Click on any phrase to play the video at that point.Close
Some of you might be wondering what a cybersecurity specialist looks like, and I thought I'd give you a quick insight into my career so far. It's a pretty accurate description. This is what someone that specializes in malware and hacking looks like.
So today, computer viruses and trojans, designed to do everything from stealing data to watching you in your webcam to the theft of billions of dollars. Some malicious code today goes as far as targeting power, utilities and infrastructure.
Let me give you a quick snapshot of what malicious code is capable of today. Right now, every second, eight new users are joining the Internet. Today, we will see 250,000 individual new computer viruses. We will see 30,000 new infected websites. And, just to kind of tear down a myth here, lots of people think that when you get infected with a computer virus, it's because you went to a porn site. Right? Well, actually, statistically speaking, if you only visit porn sites, you're safer. People normally write that down, by the way. (Laughter) Actually, about 80 percent of these are small business websites getting infected.
Today's cybercriminal, what do they look like? Well, many of you have the image, don't you, of the spotty teenager sitting in a basement, hacking away for notoriety. But actually today, cybercriminals are wonderfully professional and organized. In fact, they have product adverts. You can go online and buy a hacking service to knock your business competitor offline. Check out this one I found.
(Video) Man: So you're here for one reason, and that reason is because you need your business competitors, rivals, haters, or whatever the reason is, or who, they are to go down. Well you, my friend, you've came to the right place. If you want your business competitors to go down, well, they can. If you want your rivals to go offline, well, they will. Not only that, we are providing a short-term-to-long-term DDOS service or scheduled attack, starting five dollars per hour for small personal websites to 10 to 50 dollars per hour.
James Lyne: Now, I did actually pay one of these cybercriminals to attack my own website. Things got a bit tricky when I tried to expense it at the company. Turns out that's not cool. But regardless, it's amazing how many products and services are available now to cybercriminals. For example, this testing platform, which enables the cybercriminals to test the quality of their viruses before they release them on the world. For a small fee, they can upload it and make sure everything is good.
But it goes further. Cybercriminals now have crime packs with business intelligence reporting dashboards to manage the distribution of their malicious code. This is the market leader in malware distribution, the Black Hole Exploit Pack, responsible for nearly one third of malware distribution in the last couple of quarters. It comes with technical installation guides, video setup routines, and get this, technical support. You can email the cybercriminals and they'll tell you how to set up your illegal hacking server.
So let me show you what malicious code looks like today. What I've got here is two systems, an attacker, which I've made look all Matrix-y and scary, and a victim, which you might recognize from home or work. Now normally, these would be on different sides of the planet or of the Internet, but I've put them side by side because it makes things much more interesting.
Now, there are many ways you can get infected. You will have come in contact with some of them. Maybe some of you have received an email that says something like, "Hi, I'm a Nigerian banker, and I'd like to give you 53 billion dollars because I like your face." Or funnycats.exe, which rumor has it was quite successful in China's recent campaign against America.
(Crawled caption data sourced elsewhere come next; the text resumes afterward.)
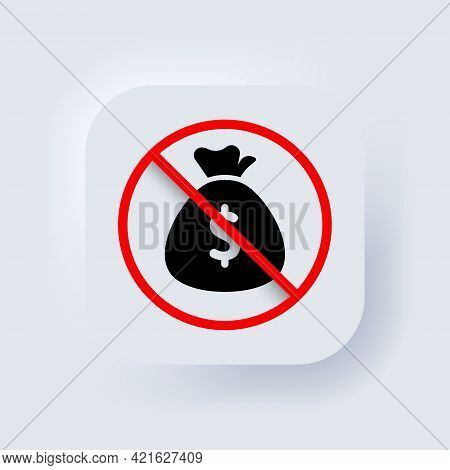 Prohibition For Money. Money Bag Icon. No Corruption. Vector. Only Cashless Payment Concept. Stop Co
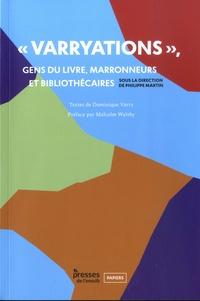 """Philippe Martin et Dominique Varry - """"Varryations"""" - Gens du livre, marronneurs et bibliothécaires."""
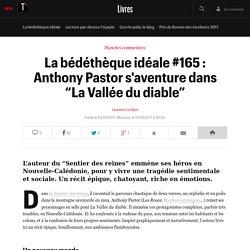 """La bédéthèque idéale #165 : Anthony Pastor s'aventure dans """"La Vallée du diable"""""""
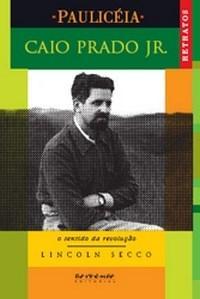 Caio Prado Junior - o Sentido da Revolucao - Col. Pauliceia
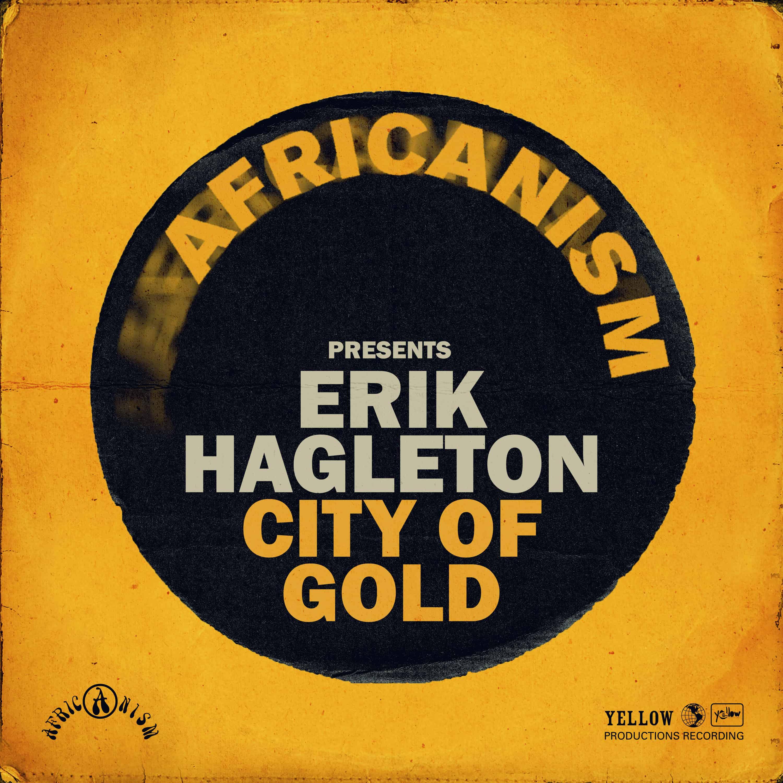 Erik Hagleton - City Of Gold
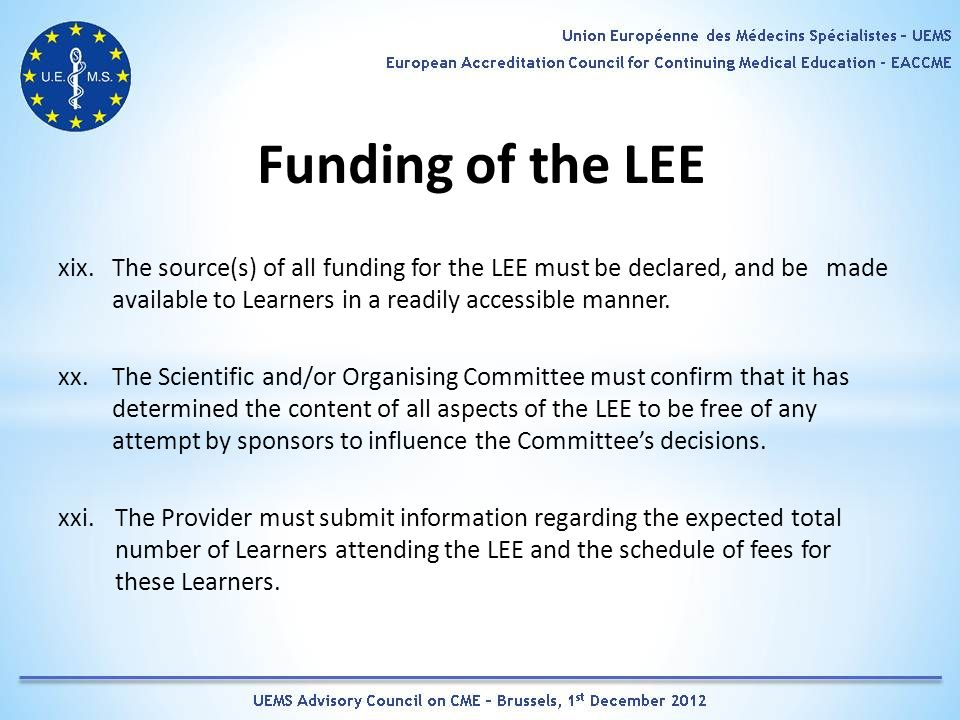 Funding of the LEE xix.The source(s) of all funding for the LEE must be declared, and be made available to Learners in a readily accessible manner.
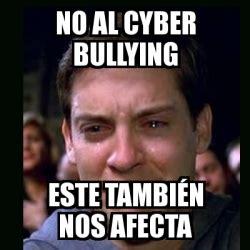 No Al Bullying Memes - meme crying peter parker no al cyber bullying este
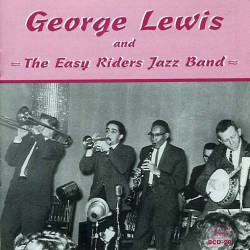 George Lewis and the Easy Riders Jazz Band Vol. 1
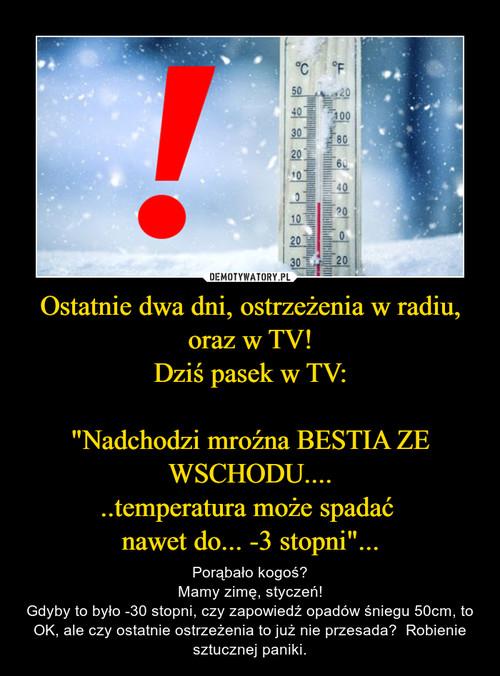 """Ostatnie dwa dni, ostrzeżenia w radiu, oraz w TV! Dziś pasek w TV:  """"Nadchodzi mroźna BESTIA ZE WSCHODU.... ..temperatura może spadać  nawet do... -3 stopni""""..."""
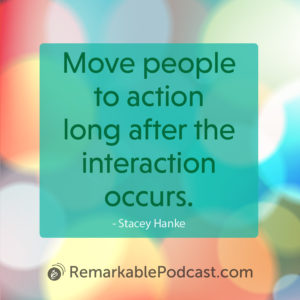 Move people to action long after the interaction occurs.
Now there are many ways you can get infected. I want to show you a couple of my favorites. This is a little USB key. Now how do you get a USB key to run in a business? Well, you could try looking really cute. Awww. Or, in my case, awkward and pathetic. So imagine this scenario: I walk into one of your businesses, looking very awkward and pathetic, with a copy of my C.V. which I've covered in coffee, and I ask the receptionist to plug in this USB key and print me a new one. So let's have a look here on my victim computer. What I'm going to do is plug in the USB key. After a couple of seconds, things start to happen on the computer on their own, usually a bad sign. This would, of course, normally happen in a couple of seconds, really, really quickly, but I've kind of slowed it down so you can actually see the attack occurring. Malware is very boring otherwise. So this is writing out the malicious code, and a few seconds later, on the left-hand side, you'll see the attacker's screen get some interesting new text. Now if I place the mouse cursor over it, this is what we call a command prompt, and using this we can navigate around the computer. We can access your documents, your data. You can turn on the webcam. That can be very embarrassing. Or just to really prove a point, we can launch programs like my personal favorite, the Windows Calculator.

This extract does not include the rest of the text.